Collected data entries:
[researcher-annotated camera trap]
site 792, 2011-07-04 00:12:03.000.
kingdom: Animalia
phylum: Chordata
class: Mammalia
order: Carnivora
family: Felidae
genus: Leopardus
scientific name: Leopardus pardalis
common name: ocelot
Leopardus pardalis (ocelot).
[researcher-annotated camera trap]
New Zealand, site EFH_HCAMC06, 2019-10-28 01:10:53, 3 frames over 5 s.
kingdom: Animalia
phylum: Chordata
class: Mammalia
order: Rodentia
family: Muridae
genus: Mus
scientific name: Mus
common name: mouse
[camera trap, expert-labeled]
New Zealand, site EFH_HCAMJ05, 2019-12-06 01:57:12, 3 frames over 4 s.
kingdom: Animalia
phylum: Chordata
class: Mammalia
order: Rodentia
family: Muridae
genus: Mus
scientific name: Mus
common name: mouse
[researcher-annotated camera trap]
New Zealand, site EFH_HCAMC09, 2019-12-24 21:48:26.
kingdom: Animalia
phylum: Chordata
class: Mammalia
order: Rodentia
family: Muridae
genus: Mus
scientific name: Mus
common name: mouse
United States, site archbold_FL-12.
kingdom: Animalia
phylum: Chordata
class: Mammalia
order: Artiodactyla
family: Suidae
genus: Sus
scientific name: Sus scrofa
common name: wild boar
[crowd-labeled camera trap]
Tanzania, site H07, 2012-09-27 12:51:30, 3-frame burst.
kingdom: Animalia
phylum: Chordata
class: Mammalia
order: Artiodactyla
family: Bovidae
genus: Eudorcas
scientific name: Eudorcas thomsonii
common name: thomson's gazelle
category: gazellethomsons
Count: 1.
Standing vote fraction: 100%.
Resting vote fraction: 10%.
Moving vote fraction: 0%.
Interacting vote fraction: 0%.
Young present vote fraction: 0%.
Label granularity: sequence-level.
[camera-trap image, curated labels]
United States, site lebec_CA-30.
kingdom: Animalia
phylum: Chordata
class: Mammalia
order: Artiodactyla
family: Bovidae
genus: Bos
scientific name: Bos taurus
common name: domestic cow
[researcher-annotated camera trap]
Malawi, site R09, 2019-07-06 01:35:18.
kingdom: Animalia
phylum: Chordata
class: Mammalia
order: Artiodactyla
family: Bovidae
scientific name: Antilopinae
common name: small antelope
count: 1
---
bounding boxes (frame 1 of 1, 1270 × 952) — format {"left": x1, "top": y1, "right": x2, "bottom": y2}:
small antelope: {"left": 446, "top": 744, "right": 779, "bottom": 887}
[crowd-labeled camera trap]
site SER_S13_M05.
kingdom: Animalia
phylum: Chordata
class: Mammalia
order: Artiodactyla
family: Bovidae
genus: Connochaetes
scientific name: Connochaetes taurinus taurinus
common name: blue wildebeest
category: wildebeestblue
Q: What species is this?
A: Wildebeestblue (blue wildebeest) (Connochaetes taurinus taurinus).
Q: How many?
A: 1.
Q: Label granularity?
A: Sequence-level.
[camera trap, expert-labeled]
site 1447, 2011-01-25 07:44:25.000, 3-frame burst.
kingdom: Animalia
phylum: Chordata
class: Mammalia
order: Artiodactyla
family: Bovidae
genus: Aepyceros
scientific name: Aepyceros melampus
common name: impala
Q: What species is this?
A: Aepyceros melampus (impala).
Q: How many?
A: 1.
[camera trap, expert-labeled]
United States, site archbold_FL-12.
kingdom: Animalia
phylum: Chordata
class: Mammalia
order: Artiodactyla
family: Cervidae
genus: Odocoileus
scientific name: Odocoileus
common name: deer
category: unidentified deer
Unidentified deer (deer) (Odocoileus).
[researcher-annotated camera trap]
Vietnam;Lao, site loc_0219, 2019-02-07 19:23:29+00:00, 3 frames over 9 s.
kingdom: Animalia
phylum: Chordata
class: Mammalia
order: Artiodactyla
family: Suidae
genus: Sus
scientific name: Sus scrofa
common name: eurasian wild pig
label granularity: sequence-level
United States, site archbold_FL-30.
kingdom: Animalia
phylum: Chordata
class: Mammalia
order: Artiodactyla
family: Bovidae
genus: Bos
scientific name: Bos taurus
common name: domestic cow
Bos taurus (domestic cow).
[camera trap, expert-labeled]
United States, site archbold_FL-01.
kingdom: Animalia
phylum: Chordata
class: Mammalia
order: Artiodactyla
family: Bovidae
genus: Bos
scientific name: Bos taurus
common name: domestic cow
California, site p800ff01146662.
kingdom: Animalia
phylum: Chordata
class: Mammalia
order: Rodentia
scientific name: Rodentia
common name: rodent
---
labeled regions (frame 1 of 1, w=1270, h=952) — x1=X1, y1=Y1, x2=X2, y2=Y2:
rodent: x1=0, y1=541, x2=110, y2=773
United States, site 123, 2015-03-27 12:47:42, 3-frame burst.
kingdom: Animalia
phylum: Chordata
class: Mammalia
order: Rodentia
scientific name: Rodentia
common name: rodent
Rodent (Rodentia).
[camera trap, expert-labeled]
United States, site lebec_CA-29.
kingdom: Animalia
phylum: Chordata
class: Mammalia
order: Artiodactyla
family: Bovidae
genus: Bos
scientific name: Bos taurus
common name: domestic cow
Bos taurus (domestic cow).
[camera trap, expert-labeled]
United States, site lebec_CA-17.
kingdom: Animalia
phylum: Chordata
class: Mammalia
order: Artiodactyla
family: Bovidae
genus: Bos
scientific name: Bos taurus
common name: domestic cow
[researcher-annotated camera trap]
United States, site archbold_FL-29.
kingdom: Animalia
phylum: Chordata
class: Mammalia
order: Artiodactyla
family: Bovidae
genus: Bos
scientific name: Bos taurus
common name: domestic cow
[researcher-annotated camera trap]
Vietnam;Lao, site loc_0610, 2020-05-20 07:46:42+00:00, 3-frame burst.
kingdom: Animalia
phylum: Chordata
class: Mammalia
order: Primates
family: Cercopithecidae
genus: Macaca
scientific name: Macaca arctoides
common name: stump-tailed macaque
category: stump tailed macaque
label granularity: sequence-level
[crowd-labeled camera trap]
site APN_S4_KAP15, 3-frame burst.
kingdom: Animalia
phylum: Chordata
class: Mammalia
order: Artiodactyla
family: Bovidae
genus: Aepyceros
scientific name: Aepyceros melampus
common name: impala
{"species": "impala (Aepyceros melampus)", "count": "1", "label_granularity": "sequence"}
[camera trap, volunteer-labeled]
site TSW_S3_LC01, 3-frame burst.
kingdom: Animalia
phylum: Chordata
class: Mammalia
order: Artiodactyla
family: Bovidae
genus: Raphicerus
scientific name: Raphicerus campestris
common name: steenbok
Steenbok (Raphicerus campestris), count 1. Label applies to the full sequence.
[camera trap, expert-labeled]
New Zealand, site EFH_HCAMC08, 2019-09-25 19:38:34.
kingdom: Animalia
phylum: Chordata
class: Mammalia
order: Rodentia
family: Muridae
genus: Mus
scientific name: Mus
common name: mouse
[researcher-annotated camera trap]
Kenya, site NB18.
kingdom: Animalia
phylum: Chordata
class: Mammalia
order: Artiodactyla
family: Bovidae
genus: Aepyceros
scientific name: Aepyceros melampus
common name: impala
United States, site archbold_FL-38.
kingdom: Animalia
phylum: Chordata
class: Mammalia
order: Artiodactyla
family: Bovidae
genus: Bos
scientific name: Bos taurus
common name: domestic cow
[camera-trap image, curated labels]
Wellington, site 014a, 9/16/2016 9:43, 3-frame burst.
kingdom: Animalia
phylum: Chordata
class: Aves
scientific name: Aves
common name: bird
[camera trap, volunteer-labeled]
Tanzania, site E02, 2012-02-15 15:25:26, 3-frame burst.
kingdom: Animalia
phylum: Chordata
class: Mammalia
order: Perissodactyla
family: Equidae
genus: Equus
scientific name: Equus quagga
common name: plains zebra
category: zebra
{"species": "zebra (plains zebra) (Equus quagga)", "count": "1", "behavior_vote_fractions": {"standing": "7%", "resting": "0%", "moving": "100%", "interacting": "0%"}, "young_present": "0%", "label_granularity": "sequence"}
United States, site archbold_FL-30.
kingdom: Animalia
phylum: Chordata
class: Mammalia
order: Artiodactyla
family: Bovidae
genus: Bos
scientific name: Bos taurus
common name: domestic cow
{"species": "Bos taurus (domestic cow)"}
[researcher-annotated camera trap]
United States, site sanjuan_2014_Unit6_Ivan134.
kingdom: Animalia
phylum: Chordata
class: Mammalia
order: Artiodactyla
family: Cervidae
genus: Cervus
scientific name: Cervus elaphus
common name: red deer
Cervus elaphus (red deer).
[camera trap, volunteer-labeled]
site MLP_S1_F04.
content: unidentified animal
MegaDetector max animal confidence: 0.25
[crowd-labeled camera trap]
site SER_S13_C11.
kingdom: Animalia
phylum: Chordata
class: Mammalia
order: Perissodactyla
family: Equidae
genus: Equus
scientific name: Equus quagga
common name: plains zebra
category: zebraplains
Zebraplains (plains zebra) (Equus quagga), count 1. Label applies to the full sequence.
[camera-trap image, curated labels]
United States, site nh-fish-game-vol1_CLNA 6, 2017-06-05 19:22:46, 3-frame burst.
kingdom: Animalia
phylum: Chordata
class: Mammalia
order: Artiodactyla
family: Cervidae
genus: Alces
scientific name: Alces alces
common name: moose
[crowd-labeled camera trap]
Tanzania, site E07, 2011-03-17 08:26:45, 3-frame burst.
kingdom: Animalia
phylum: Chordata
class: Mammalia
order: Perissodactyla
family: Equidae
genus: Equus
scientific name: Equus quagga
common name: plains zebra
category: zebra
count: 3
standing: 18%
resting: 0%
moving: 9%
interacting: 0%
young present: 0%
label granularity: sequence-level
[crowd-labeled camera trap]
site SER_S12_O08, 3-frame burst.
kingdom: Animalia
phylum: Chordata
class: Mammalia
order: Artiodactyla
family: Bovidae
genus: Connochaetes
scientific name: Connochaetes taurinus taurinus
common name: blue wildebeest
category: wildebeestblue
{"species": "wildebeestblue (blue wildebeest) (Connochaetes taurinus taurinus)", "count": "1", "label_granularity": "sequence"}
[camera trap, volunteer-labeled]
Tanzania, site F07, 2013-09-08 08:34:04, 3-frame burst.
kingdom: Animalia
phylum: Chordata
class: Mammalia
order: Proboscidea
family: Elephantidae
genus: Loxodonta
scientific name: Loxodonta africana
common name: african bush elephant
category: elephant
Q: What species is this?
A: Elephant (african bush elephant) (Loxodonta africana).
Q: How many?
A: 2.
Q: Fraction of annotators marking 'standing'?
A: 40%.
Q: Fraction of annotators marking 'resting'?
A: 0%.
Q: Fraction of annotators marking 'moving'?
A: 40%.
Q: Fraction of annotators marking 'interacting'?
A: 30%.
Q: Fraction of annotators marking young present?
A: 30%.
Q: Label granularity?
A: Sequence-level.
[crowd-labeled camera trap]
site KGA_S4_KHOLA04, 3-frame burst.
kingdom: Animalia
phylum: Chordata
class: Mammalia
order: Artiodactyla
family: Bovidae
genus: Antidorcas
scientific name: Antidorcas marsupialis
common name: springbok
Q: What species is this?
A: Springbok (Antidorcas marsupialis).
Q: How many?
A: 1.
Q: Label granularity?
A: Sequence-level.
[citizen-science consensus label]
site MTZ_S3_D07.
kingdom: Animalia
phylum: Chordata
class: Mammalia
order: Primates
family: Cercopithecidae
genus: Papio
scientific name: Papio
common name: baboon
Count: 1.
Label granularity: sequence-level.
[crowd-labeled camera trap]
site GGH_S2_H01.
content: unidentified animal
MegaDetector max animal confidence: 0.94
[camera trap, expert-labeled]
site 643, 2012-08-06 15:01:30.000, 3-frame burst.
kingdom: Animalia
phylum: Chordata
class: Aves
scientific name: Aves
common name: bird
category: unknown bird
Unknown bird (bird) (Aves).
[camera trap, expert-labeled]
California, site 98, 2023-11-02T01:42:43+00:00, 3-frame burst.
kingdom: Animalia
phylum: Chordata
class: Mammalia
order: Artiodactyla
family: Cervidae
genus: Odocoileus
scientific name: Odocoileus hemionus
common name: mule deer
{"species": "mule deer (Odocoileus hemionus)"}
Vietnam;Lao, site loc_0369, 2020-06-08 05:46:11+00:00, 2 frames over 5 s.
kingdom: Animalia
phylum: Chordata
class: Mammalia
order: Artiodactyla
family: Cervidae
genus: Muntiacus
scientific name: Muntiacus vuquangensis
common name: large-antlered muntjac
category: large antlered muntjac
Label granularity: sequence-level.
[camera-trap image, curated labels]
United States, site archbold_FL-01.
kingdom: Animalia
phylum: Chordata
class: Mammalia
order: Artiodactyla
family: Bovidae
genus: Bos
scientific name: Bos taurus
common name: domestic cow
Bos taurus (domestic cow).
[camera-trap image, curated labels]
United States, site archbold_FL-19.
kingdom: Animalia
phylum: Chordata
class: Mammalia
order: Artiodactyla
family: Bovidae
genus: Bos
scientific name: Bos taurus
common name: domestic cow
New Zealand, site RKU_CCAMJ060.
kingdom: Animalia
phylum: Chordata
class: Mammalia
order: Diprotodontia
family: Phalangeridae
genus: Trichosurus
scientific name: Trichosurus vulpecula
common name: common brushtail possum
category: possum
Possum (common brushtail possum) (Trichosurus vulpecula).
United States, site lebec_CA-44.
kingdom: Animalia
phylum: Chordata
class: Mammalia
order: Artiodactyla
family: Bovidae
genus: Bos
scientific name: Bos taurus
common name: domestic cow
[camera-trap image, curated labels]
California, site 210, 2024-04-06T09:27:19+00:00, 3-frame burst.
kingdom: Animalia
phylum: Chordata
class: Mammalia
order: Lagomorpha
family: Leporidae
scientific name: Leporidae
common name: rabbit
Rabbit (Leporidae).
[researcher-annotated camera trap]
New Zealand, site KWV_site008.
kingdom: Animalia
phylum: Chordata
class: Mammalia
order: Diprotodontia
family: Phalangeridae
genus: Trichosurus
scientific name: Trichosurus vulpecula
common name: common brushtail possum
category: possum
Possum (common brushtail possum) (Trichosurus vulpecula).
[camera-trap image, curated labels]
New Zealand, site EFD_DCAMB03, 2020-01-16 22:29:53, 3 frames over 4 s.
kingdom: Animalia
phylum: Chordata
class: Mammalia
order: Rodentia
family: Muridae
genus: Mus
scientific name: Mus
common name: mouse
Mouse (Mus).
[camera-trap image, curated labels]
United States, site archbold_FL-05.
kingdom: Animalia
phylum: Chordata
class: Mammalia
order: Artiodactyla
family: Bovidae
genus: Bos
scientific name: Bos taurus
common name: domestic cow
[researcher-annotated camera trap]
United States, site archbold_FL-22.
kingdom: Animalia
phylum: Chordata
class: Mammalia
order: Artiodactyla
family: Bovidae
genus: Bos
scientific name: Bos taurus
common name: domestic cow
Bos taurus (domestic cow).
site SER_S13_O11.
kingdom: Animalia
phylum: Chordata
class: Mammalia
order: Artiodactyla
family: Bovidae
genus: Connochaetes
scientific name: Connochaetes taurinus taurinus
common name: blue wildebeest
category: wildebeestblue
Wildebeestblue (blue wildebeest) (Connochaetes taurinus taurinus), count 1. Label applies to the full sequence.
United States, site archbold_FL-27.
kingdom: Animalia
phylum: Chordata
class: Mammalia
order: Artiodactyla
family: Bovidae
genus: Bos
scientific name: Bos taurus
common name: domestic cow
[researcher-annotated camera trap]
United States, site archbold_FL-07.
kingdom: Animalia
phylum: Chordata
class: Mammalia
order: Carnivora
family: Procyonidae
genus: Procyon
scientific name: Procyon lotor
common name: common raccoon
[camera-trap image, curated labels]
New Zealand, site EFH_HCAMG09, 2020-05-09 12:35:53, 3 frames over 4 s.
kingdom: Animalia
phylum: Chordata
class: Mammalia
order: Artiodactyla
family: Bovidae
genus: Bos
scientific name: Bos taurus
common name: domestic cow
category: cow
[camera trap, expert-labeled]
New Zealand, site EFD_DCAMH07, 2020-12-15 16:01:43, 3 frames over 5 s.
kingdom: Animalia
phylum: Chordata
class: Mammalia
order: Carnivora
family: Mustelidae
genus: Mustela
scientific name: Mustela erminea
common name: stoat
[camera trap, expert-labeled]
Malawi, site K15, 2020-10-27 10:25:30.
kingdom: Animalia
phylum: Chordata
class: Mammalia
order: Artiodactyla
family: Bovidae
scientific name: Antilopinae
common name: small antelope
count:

_Exercise directions:_ Would you output, unchanged, each line from the start of the records to the line that holds "genus: Eudorcas", both included and nothing else?

_Answer box:_
[researcher-annotated camera trap]
site 792, 2011-07-04 00:12:03.000.
kingdom: Animalia
phylum: Chordata
class: Mammalia
order: Carnivora
family: Felidae
genus: Leopardus
scientific name: Leopardus pardalis
common name: ocelot
Leopardus pardalis (ocelot).
[researcher-annotated camera trap]
New Zealand, site EFH_HCAMC06, 2019-10-28 01:10:53, 3 frames over 5 s.
kingdom: Animalia
phylum: Chordata
class: Mammalia
order: Rodentia
family: Muridae
genus: Mus
scientific name: Mus
common name: mouse
[camera trap, expert-labeled]
New Zealand, site EFH_HCAMJ05, 2019-12-06 01:57:12, 3 frames over 4 s.
kingdom: Animalia
phylum: Chordata
class: Mammalia
order: Rodentia
family: Muridae
genus: Mus
scientific name: Mus
common name: mouse
[researcher-annotated camera trap]
New Zealand, site EFH_HCAMC09, 2019-12-24 21:48:26.
kingdom: Animalia
phylum: Chordata
class: Mammalia
order: Rodentia
family: Muridae
genus: Mus
scientific name: Mus
common name: mouse
United States, site archbold_FL-12.
kingdom: Animalia
phylum: Chordata
class: Mammalia
order: Artiodactyla
family: Suidae
genus: Sus
scientific name: Sus scrofa
common name: wild boar
[crowd-labeled camera trap]
Tanzania, site H07, 2012-09-27 12:51:30, 3-frame burst.
kingdom: Animalia
phylum: Chordata
class: Mammalia
order: Artiodactyla
family: Bovidae
genus: Eudorcas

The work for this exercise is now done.